#### HALAMAN:
Lulus Verifikasi Dewan Pers No.126/DP-Terverifikasi/K/X/2017

Membangkitkan Kembali Etos Kekesatriaan Kerajaan Bintan
Oleh : Opini
Sabtu | 03-09-2022 | 08:52 WIB
A-PEMBICARA-DISKUSI-HOOD.jpg Honda-Batam
Para pembicara dalam diskusi budaya di ruang pertemuan di Gedung Mohd Yusuf Abl Ahmadi, kantor Dinas Arsip dan Perputakaan Daerah, Kepri. (Foto: Ist)

Oleh Rida K Liamsi

TANGGAL 30 Agustus lalu, saya diminta Datuk Huzrin Hood, Pemangku Adat Kerajaan Bintan, menjadi salah satu pembicara dalam diskusi budaya di ruang pertemuan di Gedung Mohd Yusuf Abl Ahmadi, kantor Dinas Arsip dan Perputakaan Daerah, Kepri.

Temanya menarik : "Membangkitkan Kembali Etos Kekesatriaan Kesultanan Bintan". Studi buku 'The Interim is Main' karya Dr Ian Dallas, alias Syceh Abdul Qadir as Sufi. Seorang mursyid, pemikir Islam. Warga Scotlandia yang menetap di Afrika Selatan.

Saya coba membaca secara cepat buku FDF yang sudah diterjemahkan ke dalam bahasa Indonesia, yang dikirim Datuk Huzrin Hood. Dan membuat sejumlah catatan untuk diskusi itu.

Ada dua pembicara lain. Yaitu Irawan Santoso, SH, seorang cendekiawan muslim dari Jakarta, editor buku terjemahan 'The Interim Is Mine', dan Ustaz Umar Azmon Amir Hasan, seorang ulama dari Malaysia. Keduanya tampaknya, teman baik Dr. Ian Dallas, yang meninggal tahun lalu.

Inilah catatan saya, yang sudah saya tokok tambah untuk tulisan ini. Semoga ada gunanya :

Kekesatriaan atau kewiraan dalam dunia Melayu adalah sikap hidup yang menjunjung tinggi azas kesetiaan, kehormatan, tolenransi, pengorbanan dan tanggung jawab. Sikap hidup ini menunjukkan: apa yang dikata, itulah yang dikota (sesuai kata dengan perbuatan). Sikap Bertanggung jawab (pantang menjilat air ludah kembali).

#### BARIS DATA:
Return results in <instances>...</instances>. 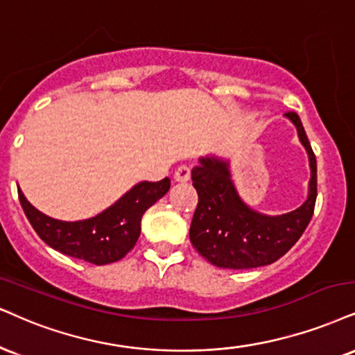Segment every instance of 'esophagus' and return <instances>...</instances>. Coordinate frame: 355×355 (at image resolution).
<instances>
[{
    "label": "esophagus",
    "mask_w": 355,
    "mask_h": 355,
    "mask_svg": "<svg viewBox=\"0 0 355 355\" xmlns=\"http://www.w3.org/2000/svg\"><path fill=\"white\" fill-rule=\"evenodd\" d=\"M174 179L178 182H187L191 179V168L189 166H179V168L174 171Z\"/></svg>",
    "instance_id": "esophagus-1"
}]
</instances>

#### PETUNJUK TUGAS:
A) Jawablah pertanyaan berikut berdasarkan artikel tentang etos kekesatriaan Kerajaan Bintan:
(i) Pada tanggal berapa diskusi budaya itu diadakan?
(ii) Dari negara mana Ustaz Umar Azmon Amir Hasan berasal?
(iii) Di negara mana Dr Ian Dallas menetap?
B) Tuliskan lanjutan artikel tentang etos kekesatriaan Kerajaan Bintan, dimulai dari kalimat terakhir yang tercantum.

#### JAWABAN TIAP TUGAS:
A)
(i) 30 Agustus
(ii) Malaysia
(iii) Afrika Selatan

B)
Sikap hidup demikian diamalkan dalam kehidupan sehari hari terutama di kalangan elit politik, para pembesar negeri. Semacam doktrin dan sumpah setia yang tak boleh dilanggar. Jika dilanggar mereka percaya akan ada tulah dan bala yang menimpa. Semacam kesadaran kultural hasil dari interaksi sosial.

Kesadaran kultural demikian juga ada dimana mana. Di belahan dunia manapun, seperti yang ditulis Dr Ian Dallas alias Syech Abdul Qadir as Sufi dalam bukunya 'The Interim as Mine' (2020). Sejak lama ada kesadaran bahwa : kepemimpinan itu tidak berharga tanpa kehormatan dan kebajikan, begitu menurut Ian Dallas .

Dalam dunia Melayu, sikap Kekesatriaan ini jejaknya bisa dilacak di dalam buku buku epos klasik dunia Melayu, karya karya agung, seperti Salalatus Salatin (Tun Sri Lanang) Hikayat Hang Tuah (anonim), Tuhfat Al Nafis (Raja Ali Haji) dan karya karya lain. Bahkan dalam jarya sastera Gurindam XII kaya pujangga besar Melayu Raja Ali Haji, etos kekesatrian itu dikedepankan dan dapat dipelajari dan jadi bahan tunjuk ajar.

Hang Tuah lima bersaudara, misalnya bukan hanya Pendekar tetapi juga para kesatria. Upu Bugis lima bersaudara (Daeng Perani bersaudara) bukan hanya pendekar dan ahli perang, tetapi juga para ksatria yang menjunjung tinggi martabat dan mengutamakan kebajikan dalam kehidupan mereka.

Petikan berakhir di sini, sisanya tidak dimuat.